YOUR OBJECTIVE:
Please quote the part of the records below that opens with the line containing "Arrange the items" and closes with the line containing "Answer: the station", copying every line in that span without changes.

── SUPPLIED DATA

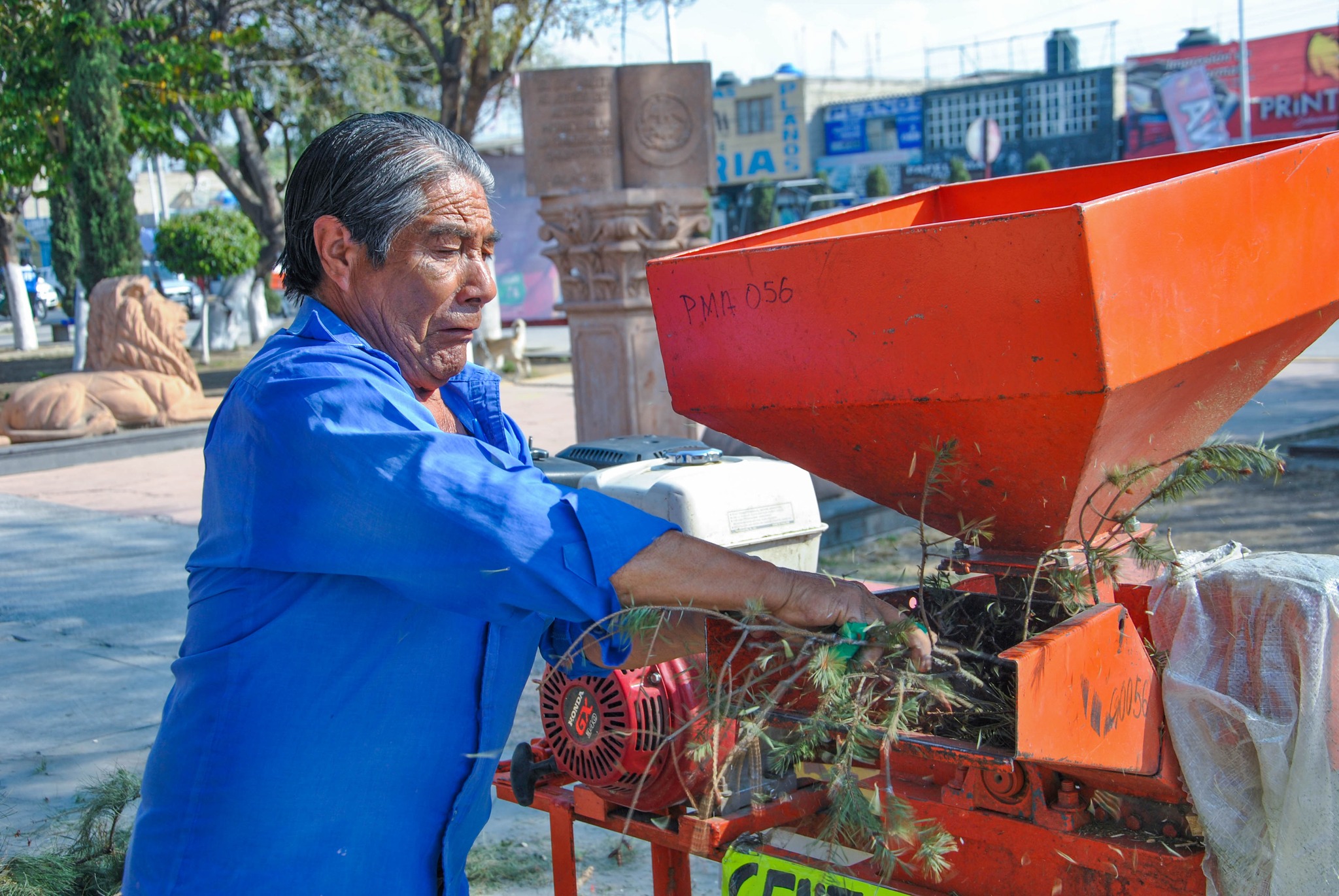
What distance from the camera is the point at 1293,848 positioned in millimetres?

────
── SUPPLIED DATA

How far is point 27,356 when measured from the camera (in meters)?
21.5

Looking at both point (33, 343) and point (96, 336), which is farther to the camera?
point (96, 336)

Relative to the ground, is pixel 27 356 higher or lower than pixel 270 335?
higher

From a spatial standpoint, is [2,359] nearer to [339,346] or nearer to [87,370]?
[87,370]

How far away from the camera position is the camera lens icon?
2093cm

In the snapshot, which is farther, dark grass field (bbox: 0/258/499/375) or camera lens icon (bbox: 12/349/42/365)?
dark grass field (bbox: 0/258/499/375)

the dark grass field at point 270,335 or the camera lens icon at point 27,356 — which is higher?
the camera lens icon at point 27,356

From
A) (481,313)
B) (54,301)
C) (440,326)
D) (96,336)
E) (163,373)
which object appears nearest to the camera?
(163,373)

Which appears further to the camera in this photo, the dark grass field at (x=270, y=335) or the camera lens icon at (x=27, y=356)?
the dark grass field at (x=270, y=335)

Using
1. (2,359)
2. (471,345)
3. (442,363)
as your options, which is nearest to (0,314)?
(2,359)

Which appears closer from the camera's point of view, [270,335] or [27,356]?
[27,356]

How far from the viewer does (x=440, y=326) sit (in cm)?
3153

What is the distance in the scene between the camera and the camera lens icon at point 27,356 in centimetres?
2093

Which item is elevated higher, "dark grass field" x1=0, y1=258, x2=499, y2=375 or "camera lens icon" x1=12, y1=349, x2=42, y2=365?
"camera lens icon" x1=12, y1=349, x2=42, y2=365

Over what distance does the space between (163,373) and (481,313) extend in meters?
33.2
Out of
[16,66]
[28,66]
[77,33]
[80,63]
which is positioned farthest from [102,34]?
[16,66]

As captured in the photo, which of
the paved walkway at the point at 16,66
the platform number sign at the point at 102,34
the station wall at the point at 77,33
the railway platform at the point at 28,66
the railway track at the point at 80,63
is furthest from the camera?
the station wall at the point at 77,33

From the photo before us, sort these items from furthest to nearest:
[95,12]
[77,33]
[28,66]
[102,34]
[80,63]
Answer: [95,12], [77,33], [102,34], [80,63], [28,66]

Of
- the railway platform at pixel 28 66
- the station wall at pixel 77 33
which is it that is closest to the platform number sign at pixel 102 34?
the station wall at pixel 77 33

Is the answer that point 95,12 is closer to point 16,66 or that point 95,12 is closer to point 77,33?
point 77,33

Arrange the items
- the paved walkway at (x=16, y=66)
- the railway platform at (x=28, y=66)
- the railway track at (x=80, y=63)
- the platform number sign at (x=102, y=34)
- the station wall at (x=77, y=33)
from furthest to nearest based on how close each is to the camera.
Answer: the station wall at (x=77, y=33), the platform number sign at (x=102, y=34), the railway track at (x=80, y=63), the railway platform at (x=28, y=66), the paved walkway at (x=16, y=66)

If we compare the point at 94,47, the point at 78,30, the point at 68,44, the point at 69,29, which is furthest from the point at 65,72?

────
── SUPPLIED DATA

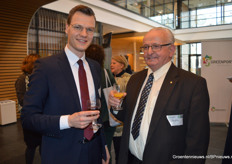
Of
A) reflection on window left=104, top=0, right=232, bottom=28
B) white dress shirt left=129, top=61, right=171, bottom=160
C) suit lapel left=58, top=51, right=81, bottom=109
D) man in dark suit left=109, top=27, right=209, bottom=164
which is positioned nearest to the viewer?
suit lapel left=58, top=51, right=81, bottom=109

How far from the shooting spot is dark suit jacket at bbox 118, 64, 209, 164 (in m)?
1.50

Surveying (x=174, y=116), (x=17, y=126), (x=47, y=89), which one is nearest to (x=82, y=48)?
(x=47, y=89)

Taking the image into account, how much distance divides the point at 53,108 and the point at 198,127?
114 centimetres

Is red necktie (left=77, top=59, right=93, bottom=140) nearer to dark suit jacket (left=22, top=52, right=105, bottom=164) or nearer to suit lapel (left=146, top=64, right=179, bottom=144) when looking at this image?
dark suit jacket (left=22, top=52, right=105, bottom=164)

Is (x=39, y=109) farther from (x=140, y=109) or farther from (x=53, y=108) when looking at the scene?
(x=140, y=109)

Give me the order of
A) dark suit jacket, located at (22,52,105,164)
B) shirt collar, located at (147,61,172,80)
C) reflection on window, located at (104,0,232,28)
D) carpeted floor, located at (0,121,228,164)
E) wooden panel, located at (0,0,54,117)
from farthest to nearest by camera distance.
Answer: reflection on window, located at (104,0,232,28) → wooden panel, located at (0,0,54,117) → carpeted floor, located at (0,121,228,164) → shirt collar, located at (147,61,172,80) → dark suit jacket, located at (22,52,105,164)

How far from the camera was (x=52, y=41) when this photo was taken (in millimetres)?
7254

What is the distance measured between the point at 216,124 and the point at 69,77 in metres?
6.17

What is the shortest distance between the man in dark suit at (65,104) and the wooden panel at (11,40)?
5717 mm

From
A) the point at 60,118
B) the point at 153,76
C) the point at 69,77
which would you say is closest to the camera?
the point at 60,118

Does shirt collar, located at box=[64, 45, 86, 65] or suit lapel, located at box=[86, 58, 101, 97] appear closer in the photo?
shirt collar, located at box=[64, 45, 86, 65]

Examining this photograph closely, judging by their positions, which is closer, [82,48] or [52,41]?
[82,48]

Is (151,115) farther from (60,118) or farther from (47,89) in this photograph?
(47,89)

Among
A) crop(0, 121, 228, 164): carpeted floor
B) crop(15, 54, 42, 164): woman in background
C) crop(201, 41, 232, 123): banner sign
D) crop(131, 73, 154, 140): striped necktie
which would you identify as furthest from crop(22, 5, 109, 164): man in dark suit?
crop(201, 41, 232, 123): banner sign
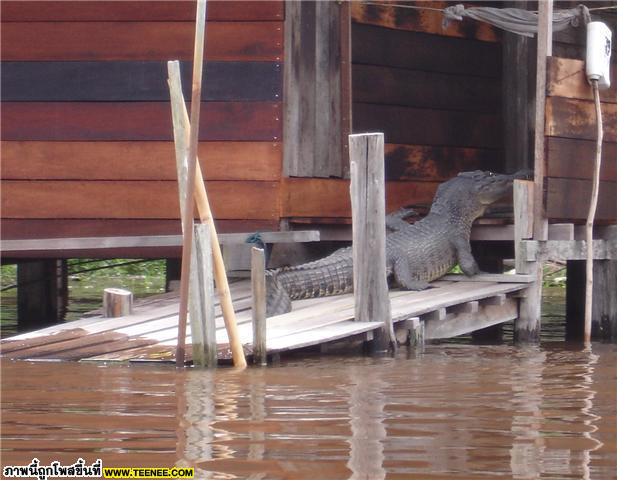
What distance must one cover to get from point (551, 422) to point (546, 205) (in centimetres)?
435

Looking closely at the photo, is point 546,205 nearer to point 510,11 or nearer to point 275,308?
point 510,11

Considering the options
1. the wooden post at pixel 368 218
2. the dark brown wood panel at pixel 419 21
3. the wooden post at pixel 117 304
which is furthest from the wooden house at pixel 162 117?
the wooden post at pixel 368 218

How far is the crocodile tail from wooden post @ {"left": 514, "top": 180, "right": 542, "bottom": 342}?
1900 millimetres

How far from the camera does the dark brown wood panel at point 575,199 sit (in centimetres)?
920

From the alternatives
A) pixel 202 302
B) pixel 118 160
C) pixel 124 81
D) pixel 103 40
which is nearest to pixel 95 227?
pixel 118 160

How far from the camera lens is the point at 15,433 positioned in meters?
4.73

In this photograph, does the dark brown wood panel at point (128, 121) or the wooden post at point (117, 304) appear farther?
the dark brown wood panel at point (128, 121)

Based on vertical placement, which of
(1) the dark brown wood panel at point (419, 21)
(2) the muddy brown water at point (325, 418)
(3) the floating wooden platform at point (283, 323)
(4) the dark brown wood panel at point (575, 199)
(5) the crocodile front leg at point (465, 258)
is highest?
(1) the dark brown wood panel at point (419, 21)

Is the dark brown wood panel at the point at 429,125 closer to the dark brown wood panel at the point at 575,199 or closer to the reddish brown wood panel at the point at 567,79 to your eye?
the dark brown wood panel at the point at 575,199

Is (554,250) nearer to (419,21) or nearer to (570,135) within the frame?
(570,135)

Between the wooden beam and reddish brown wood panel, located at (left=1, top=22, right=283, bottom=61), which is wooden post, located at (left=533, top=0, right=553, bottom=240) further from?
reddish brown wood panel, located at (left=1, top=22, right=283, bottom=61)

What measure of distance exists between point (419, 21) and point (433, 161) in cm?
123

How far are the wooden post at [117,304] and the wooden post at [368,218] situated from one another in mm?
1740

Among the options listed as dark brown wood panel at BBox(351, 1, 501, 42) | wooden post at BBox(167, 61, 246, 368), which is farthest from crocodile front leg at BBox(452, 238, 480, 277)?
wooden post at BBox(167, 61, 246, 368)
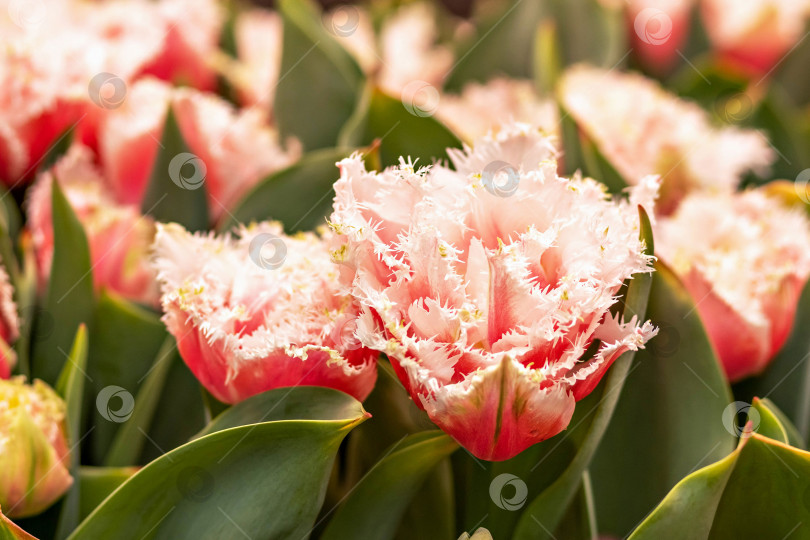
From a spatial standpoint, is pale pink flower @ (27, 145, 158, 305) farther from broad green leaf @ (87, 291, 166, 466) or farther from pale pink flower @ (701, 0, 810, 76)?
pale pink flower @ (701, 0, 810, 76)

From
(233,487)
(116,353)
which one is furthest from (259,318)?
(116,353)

────

ANSWER BELOW:
Arrange the items
- the paved walkway at (x=16, y=66)
- the railway platform at (x=28, y=66)
- the railway track at (x=80, y=63)
- the platform number sign at (x=102, y=34)
- the station wall at (x=77, y=33)
from furthest to nearest based on how close each is to the camera.
Answer: the station wall at (x=77, y=33), the platform number sign at (x=102, y=34), the railway track at (x=80, y=63), the railway platform at (x=28, y=66), the paved walkway at (x=16, y=66)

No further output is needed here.